25 июня, среда. Москва

— Катя?

— Да? — услышав в трубке знакомый голос, отозвалась Екатерина Алексеевна.

— Спустись, пожалуйста, вниз, я в машине сижу, — попросил Николай Павлович.

— Только сама, без охраны, ладно?

Екатерина Алексеевна оставила служебный кабинет и по лестнице сбежала вниз. Прапорщики распахнули тяжелую дверь 5-го подъезда. Перед зданием на Старой площади за рулем собственной «Волги» сидел Фирюбин. Он потянулся к пассажирской двери и приоткрыл её:

— Залезай!

Екатерина Алексеевна села в машину. «Волга» тронулась.

— Что это ты сам за рулем?

— Скоро узнаешь.

Проехав вдоль здания ЦК, автомобиль вырулил на улицу Разина, а затем свернул в переулочек. Через пятьдесят метров, напротив небольшой церквушки, машина остановилась.
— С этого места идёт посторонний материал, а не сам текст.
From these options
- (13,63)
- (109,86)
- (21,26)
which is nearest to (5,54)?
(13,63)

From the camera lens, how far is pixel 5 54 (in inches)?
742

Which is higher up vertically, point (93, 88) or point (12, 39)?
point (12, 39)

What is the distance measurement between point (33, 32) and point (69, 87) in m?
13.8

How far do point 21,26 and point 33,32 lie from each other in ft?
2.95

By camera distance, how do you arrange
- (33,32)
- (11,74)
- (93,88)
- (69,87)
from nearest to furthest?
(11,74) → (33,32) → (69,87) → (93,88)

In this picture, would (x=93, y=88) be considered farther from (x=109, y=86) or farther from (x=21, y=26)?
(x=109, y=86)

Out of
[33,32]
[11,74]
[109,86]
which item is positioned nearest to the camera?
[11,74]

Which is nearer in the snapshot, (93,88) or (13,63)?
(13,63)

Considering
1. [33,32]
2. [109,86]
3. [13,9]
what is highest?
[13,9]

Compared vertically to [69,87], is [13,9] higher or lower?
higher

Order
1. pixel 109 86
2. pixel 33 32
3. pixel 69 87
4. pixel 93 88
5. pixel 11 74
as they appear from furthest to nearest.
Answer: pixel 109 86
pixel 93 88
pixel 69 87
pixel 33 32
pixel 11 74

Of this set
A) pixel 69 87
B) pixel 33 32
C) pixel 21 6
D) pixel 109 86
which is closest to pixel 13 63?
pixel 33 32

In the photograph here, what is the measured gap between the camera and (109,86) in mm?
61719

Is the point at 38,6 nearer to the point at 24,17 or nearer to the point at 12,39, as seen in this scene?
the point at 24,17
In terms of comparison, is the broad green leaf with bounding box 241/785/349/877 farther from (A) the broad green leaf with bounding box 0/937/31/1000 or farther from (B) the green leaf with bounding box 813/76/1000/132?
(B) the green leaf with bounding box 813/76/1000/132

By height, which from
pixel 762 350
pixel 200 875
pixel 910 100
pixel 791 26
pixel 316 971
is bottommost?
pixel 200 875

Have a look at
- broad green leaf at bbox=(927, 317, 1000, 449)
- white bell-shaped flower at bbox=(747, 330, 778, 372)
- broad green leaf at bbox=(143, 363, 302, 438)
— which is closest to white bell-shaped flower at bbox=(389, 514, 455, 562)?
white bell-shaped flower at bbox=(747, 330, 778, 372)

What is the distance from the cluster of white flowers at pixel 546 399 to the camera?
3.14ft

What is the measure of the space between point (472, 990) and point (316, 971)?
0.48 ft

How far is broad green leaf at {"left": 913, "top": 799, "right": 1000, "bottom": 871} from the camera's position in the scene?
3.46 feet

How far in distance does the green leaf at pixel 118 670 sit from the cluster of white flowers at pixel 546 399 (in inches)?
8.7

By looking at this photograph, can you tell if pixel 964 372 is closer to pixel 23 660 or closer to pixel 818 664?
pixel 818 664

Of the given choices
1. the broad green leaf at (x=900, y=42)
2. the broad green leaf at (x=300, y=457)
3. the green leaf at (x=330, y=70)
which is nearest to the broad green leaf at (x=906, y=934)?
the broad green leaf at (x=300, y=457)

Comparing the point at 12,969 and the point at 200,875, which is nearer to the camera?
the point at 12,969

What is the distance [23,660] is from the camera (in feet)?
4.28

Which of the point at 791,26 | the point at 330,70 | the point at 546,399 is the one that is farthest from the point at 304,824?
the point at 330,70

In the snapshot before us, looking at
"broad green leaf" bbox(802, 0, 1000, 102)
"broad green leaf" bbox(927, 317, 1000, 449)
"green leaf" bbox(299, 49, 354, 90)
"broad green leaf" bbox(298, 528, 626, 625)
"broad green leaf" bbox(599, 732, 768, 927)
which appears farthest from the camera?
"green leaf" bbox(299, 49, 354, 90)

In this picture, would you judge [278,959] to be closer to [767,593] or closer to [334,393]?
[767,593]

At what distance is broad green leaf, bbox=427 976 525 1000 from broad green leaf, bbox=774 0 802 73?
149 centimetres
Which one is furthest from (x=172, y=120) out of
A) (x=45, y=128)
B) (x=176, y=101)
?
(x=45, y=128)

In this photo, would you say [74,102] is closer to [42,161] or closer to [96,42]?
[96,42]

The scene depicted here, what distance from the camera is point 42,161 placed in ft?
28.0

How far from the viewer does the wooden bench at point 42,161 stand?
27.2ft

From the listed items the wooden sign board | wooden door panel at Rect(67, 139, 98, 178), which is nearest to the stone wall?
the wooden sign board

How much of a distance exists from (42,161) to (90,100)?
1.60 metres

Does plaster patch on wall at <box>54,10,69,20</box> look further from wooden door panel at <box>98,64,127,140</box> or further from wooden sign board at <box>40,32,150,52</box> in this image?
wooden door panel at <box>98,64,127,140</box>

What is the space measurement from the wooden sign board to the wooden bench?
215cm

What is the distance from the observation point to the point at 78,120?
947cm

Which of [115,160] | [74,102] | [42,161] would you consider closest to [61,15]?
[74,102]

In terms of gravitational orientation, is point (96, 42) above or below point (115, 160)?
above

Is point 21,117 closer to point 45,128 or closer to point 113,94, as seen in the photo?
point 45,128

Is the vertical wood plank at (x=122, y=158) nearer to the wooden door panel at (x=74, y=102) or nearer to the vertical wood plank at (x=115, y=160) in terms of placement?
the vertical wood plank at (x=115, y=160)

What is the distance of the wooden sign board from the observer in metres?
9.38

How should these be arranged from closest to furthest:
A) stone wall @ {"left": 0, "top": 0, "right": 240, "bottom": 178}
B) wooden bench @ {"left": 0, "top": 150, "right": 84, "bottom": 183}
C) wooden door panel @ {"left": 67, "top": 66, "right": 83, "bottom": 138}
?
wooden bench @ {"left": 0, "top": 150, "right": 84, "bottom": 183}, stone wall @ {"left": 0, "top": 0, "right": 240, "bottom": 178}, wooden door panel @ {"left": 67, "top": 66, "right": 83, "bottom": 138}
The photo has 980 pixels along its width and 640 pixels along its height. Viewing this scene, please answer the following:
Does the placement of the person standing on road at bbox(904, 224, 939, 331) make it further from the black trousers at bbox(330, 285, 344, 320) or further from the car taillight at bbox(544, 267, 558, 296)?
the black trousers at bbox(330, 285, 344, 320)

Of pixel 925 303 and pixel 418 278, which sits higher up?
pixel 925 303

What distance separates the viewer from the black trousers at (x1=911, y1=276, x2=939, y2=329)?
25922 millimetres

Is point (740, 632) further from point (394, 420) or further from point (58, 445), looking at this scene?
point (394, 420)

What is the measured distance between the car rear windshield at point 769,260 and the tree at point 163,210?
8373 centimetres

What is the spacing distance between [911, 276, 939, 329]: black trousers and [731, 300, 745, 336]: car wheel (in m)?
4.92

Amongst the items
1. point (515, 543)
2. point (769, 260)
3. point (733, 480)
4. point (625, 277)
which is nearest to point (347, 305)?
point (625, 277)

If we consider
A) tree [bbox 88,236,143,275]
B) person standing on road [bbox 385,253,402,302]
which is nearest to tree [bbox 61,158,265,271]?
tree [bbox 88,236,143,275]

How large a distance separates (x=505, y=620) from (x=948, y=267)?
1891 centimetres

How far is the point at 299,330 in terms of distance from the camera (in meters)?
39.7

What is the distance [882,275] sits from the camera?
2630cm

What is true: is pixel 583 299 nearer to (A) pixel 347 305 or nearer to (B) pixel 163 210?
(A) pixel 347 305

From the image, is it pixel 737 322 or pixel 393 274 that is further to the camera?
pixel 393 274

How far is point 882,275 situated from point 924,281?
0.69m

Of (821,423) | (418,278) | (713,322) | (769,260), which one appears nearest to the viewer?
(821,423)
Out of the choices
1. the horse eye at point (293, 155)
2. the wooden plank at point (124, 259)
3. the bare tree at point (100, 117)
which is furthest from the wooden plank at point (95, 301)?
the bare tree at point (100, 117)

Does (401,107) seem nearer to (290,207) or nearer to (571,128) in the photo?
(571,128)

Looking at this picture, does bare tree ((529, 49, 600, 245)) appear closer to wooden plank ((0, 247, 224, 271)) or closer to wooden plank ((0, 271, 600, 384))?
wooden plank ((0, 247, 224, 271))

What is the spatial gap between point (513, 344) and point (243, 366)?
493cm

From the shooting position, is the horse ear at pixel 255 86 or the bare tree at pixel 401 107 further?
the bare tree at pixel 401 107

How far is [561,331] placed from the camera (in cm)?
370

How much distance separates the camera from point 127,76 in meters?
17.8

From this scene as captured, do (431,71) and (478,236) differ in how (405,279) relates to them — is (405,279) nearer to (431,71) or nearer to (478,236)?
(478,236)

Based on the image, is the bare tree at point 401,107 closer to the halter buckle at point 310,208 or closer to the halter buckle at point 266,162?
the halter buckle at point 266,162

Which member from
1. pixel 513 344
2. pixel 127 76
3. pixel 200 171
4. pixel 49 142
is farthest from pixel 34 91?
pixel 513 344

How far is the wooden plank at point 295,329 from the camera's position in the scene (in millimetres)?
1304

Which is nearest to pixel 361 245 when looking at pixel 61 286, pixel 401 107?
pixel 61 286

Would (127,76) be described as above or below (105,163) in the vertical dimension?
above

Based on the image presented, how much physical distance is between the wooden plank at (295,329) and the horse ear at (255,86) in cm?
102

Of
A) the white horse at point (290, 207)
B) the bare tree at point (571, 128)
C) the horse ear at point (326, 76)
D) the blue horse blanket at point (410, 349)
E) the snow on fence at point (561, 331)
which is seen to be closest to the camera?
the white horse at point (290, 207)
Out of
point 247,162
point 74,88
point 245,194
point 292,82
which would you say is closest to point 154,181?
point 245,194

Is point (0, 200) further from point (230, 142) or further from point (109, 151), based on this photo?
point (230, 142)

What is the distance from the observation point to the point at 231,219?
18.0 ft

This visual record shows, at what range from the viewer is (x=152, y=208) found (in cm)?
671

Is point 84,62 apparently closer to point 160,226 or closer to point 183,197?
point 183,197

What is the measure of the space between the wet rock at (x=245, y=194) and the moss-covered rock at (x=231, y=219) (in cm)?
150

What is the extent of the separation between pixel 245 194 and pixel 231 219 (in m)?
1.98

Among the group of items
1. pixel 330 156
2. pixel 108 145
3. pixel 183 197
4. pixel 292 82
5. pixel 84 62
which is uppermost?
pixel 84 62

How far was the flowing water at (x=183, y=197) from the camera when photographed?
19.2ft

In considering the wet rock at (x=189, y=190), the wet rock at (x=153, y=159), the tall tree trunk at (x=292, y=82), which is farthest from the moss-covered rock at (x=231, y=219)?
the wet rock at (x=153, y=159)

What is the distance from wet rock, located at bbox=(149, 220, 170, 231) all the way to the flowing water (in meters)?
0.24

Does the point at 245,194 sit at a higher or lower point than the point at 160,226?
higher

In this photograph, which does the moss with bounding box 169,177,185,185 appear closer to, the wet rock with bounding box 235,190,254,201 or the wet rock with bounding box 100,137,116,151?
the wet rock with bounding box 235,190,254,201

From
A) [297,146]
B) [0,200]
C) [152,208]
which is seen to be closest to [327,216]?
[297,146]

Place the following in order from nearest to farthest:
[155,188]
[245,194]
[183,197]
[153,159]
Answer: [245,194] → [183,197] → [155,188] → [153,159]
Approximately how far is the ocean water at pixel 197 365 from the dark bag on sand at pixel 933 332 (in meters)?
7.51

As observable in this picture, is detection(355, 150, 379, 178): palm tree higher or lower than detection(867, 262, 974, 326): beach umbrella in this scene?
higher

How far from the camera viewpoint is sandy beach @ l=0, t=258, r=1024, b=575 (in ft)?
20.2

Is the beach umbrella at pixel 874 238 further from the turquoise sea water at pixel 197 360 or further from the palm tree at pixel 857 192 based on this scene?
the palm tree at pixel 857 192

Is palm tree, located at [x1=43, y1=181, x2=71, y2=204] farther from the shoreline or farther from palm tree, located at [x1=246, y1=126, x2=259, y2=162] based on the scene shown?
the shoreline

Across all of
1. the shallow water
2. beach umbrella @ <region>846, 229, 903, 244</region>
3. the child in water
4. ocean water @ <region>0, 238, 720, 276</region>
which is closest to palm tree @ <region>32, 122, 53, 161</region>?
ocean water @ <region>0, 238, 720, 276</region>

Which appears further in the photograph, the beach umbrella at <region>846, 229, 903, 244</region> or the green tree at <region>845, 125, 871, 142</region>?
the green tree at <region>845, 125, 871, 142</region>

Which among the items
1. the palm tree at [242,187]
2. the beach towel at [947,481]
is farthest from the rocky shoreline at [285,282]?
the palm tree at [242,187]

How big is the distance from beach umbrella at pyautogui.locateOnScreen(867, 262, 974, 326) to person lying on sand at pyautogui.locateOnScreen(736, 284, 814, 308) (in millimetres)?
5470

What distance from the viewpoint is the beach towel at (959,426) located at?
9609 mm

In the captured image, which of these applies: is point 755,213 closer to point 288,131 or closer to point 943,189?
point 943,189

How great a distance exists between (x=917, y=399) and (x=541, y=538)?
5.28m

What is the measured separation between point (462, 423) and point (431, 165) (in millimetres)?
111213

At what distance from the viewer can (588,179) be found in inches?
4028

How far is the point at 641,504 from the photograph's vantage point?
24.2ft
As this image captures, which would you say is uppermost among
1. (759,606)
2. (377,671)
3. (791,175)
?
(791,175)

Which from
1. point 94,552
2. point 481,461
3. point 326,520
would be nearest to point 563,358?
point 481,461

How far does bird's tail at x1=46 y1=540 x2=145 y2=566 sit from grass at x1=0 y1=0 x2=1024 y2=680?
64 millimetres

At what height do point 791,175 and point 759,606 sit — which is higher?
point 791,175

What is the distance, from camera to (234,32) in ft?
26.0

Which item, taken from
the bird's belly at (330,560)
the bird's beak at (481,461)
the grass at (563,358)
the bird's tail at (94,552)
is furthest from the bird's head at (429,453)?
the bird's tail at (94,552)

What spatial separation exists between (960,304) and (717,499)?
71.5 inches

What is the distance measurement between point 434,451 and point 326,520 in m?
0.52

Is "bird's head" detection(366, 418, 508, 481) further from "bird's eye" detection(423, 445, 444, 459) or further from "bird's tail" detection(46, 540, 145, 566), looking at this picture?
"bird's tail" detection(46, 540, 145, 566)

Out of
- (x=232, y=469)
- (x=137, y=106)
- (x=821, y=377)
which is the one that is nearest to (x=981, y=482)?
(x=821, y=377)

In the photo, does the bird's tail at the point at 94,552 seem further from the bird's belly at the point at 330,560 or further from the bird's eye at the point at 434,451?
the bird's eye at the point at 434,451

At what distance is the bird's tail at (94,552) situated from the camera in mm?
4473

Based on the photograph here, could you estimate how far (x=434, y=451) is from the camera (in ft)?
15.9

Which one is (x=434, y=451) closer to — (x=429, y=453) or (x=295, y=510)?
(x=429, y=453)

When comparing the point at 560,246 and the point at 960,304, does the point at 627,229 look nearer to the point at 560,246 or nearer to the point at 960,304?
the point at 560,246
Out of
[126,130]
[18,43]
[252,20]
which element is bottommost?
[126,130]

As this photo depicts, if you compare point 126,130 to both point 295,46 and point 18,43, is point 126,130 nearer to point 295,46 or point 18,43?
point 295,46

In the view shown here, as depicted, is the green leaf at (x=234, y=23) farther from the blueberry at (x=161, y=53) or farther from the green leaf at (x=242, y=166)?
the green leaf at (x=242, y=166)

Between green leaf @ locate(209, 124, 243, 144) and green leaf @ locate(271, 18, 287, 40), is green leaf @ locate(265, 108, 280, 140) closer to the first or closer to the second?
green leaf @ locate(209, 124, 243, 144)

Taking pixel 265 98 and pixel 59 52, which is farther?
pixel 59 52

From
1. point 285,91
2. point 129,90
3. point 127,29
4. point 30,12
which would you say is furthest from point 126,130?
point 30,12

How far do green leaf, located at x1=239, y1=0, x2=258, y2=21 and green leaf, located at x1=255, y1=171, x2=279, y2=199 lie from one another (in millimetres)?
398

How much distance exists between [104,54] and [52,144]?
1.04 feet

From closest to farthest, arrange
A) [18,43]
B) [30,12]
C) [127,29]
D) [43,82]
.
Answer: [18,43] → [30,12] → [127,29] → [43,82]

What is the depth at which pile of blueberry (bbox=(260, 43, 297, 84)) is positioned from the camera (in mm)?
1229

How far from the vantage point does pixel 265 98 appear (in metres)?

— Приехали! — выключив зажигание, проговорил Николай Павлович.

— Куда приехали? В церковь? — Фурцева смотрела с нескрываемым любопытством.

— Да нет, с глаз долой скрылись, — мужчина развернулся к своей даме и притянул её к себе. — Хочу признаться тебе в любви, Катенька! Люблю тебя!

— Любишь! — обомлела женщина.

— Очень! — он жадно приник к её губам.

— И я тебя люблю, Коленька! — переводя дух от поцелуя, отозвалась возлюбленная.

— Давай жить вместе?

— Давай! — захлебываясь счастьем, выдохнула женщина.

— Станешь моей женой?

Катерина Алексеевна прижалась к любимому человека, и они принялись целоваться.

— Теперь поняла, почему сам рулю? — оторвавшись от ненаглядной, усмехнулся Николай Павлович.

— Мой ты родной! — прослезилась Катя.

26 июня, четверг. Крым, Никита

Дневные часы они проводили на пляже, любуясь немного таинственным и никогда не похожим на прежний свой вид морем. Сине-зелёно-тёмная манящая бесконечность, точно картина, обрамленная вековыми кипарисами в буйстве плетущихся роз, посаженных, очевидно, самим Христианом Христиановичем Стевеном — основателем Никитского сада, лучилась чарующим притяженьем. Если вечерами поднимался ветер, он был горяч и тягуч. Полдня Юра с Инессой проводили у воды, от бесконечных купаний они окончательно просолились. В первый же день Юра обгорел и теперь ходил на море в рубашке с длинными рукавами и даже купался в рубашке. Инесса предусмотрительно натиралась питательными маслами, в результате гладкая кожа её не пострадала и получила ровный загар.

Ныряя у прибрежных скал, Юра насобирал ведро мидий и принялся их готовить — развёл среди камней огонь, приспособив для мидий широкий противень. В никитском магазине продавалось местное вино, там была закуплена не одна трёхлитровая банка. С винцом мидии поглощались с удвоенным аппетитом. Делая глоток, Инесса щурилась — вино было кислое. По обычаю древних греков, она смешивала вино с водой.

— А по мне, ничего винишко! — нахваливал алиготе Юрий. — Сильно молодое, оттого с кислинкой. Ты мидии ешь, пока не остыли! С мидиями вино хорошо ложится!